### Objectifs
**1)** Extrayez du texte sur la langue basque et le magyar, s'il vous plaît, le passage allant de « Le prince Bonaparte, auquel » jusqu'à « si impatiemment désirées. ».
**2)** Répondez à ces questions d'après le texte sur la langue basque et le magyar :
(a) Dans quelle localité se tient tous les ans le concours de poésie basque ?
(b) Quelle somme le prix fondé par M. d'Abbadie représente-t-il ?
(c) À quelle date les deux brochures ont-elles été reçues ?
**3)** Donnez la suite du texte sur la langue basque et le magyar après sa dernière phrase.

### Texte fourni
____

LA LANGUE BASQUE ET LA LANGUE HONGROISE EN 1877 (première partie)

LA LANGUE BASQUE ET LE MAGYAR.


Il existe, depuis longtemps, de nombreuses hypothèses sur l'origine de la langue Basque.

Vers les années 1860, le prince Louis-Lucien Bonaparte, linguiste distingué, trouve des similitudes entre les langues finno-ougriennes, dont le Magyar et la langue Basque.




pays basque autrefois langue magyar
ESSAI SUR LA LANGUE BASQUE 1877 
PAR JULES VINSON



Voici ce rapporta à ce sujet Jules Vinson :



"Je me trouvais à la fête de Sare, en plein bays basque, il y a cinq ans déjà, et je parlais linguistique avec M. Antoine d'Abbadie à la générosité duquel cette fête doit tout son éclat. C'est à Sare en effet que se tient tous les ans le concours de poésie basque ; c'est là que l'heureux vainqueur reçoit le prix fondé par M. d'Abbadie, une somme de 80 fr., ainsi qu'un makhila (bâton national) argenté, offert au meilleur poète par M. Amédée de Laborde Noguez, d'Ustaritz. Tout en causant du progrès des études basques et de quelques publications récentes, nous en vînmes à remarquer que l'Allemagne avait donné aux travaux relatifs à la un très médiocre contingent. M. d'Abbadie se souvint alors que le savant euscarisant de Londres, le prince Louis-Lucien Bonaparte, lui avait parlé d'un mémoire en hongrois, paru il n'y avait pas longtemps à Pest. M. d'Abbadie ne connaissait pas ce mémoire et ne le possédait point dans sa riche bibliothèque.



Le prince Bonaparte, auquel je dois déjà beaucoup de renseignements précieux, voulut bien, sur ma demande, me donner le titre exact de ce travail. Mon ami Abel Hovelacque fit un voyage en Hongrie quelques mois après et se chargea de me procurer cette pièce rare et si peu connue. Un autre de nos amis Émile Picot, alors consul de France à Temesvàr, voulut bien s'en occuper lui- même ; il eut l'obligeance de se rendre à Pest, d'y chercher l'auteur du mémoire, M. Fr. Ribàry, et de lui exposer ma requête. Ce ne fut pas sans peine, paraît-il, qu'on parvint à réunir les deux livraisons du journal magyare où avaient été publiées les deux parties de ce travail ; la complaisance de mes amis triompha de tous les obstacles, et le 28 mai 1872 je recevais les deux brochures si impatiemment désirées.

____

Données de questions spatiales:
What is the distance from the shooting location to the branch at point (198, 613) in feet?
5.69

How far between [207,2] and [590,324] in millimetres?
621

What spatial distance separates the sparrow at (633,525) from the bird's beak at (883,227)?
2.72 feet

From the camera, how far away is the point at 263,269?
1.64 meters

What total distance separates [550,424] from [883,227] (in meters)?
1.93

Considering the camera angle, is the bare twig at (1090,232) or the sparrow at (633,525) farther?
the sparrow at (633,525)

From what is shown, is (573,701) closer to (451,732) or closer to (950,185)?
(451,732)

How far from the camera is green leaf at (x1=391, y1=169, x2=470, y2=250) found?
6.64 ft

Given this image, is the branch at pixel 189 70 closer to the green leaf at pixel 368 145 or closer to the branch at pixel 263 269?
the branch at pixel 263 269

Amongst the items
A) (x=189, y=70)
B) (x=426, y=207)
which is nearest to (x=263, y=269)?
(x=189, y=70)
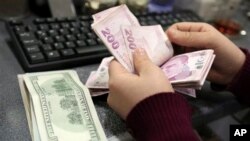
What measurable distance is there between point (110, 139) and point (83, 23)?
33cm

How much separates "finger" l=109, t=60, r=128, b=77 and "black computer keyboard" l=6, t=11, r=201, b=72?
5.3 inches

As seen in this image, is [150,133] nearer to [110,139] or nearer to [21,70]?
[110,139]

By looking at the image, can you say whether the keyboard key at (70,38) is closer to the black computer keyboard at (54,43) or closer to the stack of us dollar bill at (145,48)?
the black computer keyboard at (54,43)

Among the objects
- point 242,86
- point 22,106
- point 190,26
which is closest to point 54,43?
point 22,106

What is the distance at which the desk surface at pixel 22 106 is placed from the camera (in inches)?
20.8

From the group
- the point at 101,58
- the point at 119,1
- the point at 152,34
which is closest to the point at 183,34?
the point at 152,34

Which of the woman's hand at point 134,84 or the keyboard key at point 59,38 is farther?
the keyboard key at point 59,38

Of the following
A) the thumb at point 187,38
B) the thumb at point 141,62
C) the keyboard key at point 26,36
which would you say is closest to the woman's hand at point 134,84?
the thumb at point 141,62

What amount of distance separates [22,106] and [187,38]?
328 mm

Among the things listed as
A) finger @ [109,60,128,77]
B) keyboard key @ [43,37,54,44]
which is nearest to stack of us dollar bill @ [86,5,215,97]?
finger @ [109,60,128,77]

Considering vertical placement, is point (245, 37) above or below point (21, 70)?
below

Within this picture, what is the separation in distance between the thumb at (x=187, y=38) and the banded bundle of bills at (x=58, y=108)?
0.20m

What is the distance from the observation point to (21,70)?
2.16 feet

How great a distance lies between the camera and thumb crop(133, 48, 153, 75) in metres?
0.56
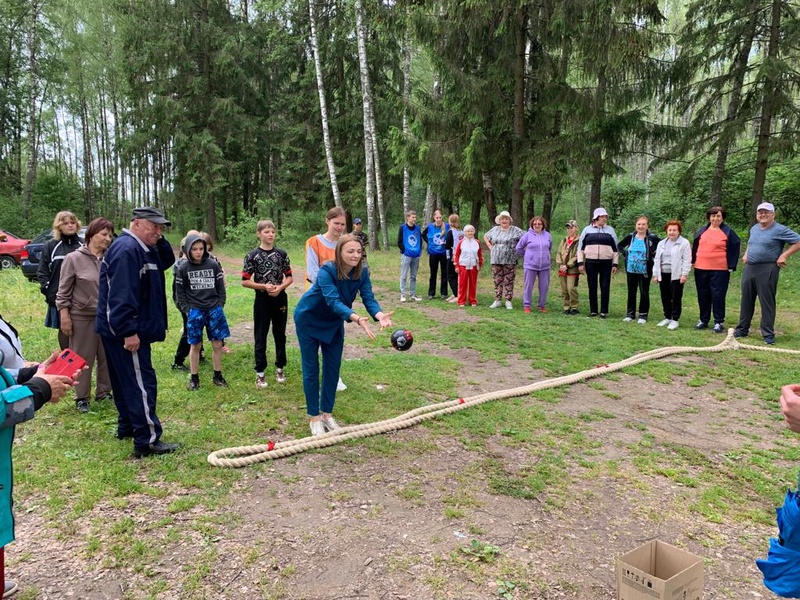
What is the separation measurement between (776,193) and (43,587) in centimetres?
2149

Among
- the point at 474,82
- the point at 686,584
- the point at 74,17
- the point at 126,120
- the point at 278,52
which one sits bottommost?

____

### Réponses
**1)**
Le prince Bonaparte, auquel je dois déjà beaucoup de renseignements précieux, voulut bien, sur ma demande, me donner le titre exact de ce travail. Mon ami Abel Hovelacque fit un voyage en Hongrie quelques mois après et se chargea de me procurer cette pièce rare et si peu connue. Un autre de nos amis Émile Picot, alors consul de France à Temesvàr, voulut bien s'en occuper lui- même ; il eut l'obligeance de se rendre à Pest, d'y chercher l'auteur du mémoire, M. Fr. Ribàry, et de lui exposer ma requête. Ce ne fut pas sans peine, paraît-il, qu'on parvint à réunir les deux livraisons du journal magyare où avaient été publiées les deux parties de ce travail ; la complaisance de mes amis triompha de tous les obstacles, et le 28 mai 1872 je recevais les deux brochures si impatiemment désirées.

**2)**
(a) À Sare.
(b) 80 francs.
(c) Le 28 mai 1872.

**3)**
Mais il fallait se rendre compte de la valeur de ce travail. Au premier abord, bien que je n'y comprisse absolument rien que les citations basques, il m'avait beaucoup plu par sa disposition méthodique : il me tardait de voir ce qu'il contenait, et le plus simple me parut de le traduire en français. Ce ne fut qu'une année après, le 15 juillet 1873, que je pus commencer cette traduction ; je la terminai le 26 août suivant. Le tamoul et le basque m'ont donné l'habitude des langues de la forme du hongrois ; aussi n'éprouvai-je point à traduire le mémoire de M. Ribary de difficulté sérieuse. Pendant l'été de 1874, je relus et révisai ma traduction qu'on m'avait proposé de faire imprimer. Je dus la revoir une troisième fois et me mettre en rapport avec l'auteur que j'avais besoin de consulter à propos de certains passages qui m'embarrassaient un peu. Le 10 novembre 1875, j'expédiai à Paris à mon ami Picot, qui a fait preuve en tout ceci d'une complaisance inépuisable, le manuscrit complet et mes notes complémentaires.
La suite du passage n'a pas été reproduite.